CONSIGNE |
Citez mot pour mot, s'il vous plaît, les lignes des enregistrements depuis celle qui contient « What is the measurable gap » jusqu'à celle qui contient « 23312 millimetres », ces deux lignes comprises.

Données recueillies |
+===+
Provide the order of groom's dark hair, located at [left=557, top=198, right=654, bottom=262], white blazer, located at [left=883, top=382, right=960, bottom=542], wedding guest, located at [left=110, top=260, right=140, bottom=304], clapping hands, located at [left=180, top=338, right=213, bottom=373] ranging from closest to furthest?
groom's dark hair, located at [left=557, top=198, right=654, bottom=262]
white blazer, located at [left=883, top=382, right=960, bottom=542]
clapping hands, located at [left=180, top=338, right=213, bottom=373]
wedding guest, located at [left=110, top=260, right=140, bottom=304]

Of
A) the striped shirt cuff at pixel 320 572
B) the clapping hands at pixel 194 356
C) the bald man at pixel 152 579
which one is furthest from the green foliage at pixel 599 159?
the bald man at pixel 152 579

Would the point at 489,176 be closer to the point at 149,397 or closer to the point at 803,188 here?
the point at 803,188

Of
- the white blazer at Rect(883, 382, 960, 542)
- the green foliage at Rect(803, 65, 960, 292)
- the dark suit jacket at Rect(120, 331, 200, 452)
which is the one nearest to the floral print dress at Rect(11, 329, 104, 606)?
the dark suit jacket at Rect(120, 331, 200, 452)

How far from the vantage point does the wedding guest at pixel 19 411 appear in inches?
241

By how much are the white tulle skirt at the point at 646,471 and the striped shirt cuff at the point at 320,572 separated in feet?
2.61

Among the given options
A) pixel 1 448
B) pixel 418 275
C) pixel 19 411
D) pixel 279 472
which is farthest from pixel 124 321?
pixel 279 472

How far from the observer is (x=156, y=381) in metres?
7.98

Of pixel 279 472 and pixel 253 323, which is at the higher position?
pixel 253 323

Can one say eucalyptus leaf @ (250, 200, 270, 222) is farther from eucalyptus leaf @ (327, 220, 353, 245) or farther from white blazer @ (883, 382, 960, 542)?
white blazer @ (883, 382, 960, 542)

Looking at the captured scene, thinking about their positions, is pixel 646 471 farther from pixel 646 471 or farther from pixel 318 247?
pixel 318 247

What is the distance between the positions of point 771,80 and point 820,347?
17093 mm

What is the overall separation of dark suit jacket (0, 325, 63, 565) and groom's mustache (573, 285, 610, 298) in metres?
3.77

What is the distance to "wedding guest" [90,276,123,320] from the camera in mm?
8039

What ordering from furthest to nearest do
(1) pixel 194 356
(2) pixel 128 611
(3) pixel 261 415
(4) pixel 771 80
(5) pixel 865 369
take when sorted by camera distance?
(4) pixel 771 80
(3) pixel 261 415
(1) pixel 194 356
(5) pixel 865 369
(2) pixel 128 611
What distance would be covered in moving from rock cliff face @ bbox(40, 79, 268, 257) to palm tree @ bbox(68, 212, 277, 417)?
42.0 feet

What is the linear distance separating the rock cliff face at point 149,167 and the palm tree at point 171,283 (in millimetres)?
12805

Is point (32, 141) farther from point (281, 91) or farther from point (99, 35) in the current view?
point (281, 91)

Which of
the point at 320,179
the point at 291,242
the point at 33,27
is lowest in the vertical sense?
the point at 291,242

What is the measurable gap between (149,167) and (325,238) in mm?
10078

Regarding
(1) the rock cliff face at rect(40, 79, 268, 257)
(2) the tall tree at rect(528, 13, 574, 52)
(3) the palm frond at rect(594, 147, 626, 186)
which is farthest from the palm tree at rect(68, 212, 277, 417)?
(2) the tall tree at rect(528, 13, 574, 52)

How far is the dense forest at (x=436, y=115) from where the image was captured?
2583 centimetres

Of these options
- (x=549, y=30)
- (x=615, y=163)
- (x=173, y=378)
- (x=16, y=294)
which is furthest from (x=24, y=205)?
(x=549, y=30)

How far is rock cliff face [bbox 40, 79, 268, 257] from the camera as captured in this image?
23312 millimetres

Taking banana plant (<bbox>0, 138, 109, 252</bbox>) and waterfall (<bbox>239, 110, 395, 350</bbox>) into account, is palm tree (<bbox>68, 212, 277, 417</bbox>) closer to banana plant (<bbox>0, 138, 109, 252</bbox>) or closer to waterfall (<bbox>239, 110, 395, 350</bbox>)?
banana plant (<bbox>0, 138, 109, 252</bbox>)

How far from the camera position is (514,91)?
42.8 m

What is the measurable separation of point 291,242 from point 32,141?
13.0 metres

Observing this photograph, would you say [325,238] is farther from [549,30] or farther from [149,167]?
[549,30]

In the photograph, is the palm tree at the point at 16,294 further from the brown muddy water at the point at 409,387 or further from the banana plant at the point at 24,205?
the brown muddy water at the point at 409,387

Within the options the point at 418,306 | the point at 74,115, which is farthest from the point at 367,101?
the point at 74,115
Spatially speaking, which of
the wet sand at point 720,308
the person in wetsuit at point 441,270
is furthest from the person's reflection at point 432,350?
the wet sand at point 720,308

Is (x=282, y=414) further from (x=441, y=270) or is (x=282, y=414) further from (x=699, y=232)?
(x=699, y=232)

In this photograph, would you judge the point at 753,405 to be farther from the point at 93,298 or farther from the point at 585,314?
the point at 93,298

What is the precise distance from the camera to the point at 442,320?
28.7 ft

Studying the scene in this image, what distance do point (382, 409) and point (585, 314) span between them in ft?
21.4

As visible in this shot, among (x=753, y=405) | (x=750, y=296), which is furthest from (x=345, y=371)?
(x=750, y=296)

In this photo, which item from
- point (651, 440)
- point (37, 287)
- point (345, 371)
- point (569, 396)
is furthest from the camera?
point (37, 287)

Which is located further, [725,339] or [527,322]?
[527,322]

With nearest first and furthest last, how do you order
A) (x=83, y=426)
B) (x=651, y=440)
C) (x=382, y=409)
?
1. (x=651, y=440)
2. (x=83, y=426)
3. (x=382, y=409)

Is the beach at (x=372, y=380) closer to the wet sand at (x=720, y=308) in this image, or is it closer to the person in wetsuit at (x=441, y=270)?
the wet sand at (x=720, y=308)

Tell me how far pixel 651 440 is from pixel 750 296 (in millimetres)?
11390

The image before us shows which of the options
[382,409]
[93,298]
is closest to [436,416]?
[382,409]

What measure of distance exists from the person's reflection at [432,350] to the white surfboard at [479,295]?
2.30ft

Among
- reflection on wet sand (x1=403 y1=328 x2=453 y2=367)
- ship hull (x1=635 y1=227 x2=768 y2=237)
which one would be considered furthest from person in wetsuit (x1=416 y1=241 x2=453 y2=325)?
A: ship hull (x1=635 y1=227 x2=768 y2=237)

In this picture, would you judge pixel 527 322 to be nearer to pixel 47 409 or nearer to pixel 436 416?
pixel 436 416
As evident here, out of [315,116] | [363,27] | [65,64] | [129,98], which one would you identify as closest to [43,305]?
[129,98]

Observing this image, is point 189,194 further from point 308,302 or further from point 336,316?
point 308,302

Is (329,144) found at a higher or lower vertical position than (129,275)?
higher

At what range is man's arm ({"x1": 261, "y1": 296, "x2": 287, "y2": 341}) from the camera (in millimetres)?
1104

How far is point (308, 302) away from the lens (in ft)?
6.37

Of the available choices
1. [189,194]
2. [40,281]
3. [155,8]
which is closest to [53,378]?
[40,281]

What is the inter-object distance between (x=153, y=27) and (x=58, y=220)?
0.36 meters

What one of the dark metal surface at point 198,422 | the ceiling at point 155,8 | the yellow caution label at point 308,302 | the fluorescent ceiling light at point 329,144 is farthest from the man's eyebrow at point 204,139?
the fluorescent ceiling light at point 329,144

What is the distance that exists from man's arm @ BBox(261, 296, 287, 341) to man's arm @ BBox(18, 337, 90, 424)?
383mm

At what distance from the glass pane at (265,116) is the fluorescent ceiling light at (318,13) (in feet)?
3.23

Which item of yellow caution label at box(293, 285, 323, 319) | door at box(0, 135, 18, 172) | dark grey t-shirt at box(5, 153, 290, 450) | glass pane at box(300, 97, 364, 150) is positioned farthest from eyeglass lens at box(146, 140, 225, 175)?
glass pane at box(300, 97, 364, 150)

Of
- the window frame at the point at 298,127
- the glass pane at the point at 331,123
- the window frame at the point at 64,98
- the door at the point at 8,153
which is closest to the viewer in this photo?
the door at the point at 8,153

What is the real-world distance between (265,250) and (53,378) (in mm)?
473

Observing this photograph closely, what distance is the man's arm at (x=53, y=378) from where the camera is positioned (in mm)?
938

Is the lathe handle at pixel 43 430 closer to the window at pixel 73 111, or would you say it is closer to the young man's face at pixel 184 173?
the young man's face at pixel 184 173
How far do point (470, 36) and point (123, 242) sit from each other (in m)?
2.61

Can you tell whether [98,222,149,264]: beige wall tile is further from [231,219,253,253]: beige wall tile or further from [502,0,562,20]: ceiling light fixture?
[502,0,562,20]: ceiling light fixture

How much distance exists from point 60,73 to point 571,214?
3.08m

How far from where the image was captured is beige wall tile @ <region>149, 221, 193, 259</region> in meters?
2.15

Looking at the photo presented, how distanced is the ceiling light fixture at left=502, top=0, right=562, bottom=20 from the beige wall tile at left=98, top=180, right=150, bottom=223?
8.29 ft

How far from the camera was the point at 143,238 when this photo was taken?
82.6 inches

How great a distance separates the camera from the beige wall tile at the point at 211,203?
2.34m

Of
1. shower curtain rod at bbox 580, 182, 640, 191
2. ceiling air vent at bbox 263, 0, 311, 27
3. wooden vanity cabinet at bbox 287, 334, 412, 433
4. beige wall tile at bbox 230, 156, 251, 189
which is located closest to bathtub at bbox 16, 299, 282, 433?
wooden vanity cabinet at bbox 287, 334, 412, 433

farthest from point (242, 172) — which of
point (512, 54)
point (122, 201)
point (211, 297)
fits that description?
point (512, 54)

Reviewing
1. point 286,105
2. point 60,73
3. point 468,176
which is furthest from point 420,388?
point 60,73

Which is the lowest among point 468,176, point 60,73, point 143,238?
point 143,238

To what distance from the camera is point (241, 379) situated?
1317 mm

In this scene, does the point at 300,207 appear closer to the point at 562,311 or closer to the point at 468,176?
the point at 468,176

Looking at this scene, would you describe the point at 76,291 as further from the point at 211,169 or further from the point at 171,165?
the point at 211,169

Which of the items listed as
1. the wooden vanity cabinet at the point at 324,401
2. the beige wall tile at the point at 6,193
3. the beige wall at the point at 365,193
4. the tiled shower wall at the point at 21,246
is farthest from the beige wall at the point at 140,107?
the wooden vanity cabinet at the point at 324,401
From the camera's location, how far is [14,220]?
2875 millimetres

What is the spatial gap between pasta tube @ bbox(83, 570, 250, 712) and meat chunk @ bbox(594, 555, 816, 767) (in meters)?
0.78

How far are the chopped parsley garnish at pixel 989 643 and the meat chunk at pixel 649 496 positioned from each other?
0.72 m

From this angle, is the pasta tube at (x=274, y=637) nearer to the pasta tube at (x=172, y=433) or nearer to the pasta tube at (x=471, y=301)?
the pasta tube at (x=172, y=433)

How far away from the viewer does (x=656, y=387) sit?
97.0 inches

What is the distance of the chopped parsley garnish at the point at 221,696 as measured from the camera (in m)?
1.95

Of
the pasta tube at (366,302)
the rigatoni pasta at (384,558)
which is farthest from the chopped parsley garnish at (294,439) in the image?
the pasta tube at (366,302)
+===+
CORRIGÉ |
What is the measurable gap between (149,167) and (325,238) in mm?
10078

Regarding
(1) the rock cliff face at rect(40, 79, 268, 257)
(2) the tall tree at rect(528, 13, 574, 52)
(3) the palm frond at rect(594, 147, 626, 186)
which is farthest from the palm tree at rect(68, 212, 277, 417)?
(2) the tall tree at rect(528, 13, 574, 52)

How far is the dense forest at (x=436, y=115) from where the image was captured?
2583 centimetres

Of these options
- (x=549, y=30)
- (x=615, y=163)
- (x=173, y=378)
- (x=16, y=294)
which is furthest from (x=24, y=205)?
(x=549, y=30)

How far is rock cliff face [bbox 40, 79, 268, 257] from the camera as captured in this image?
23312 millimetres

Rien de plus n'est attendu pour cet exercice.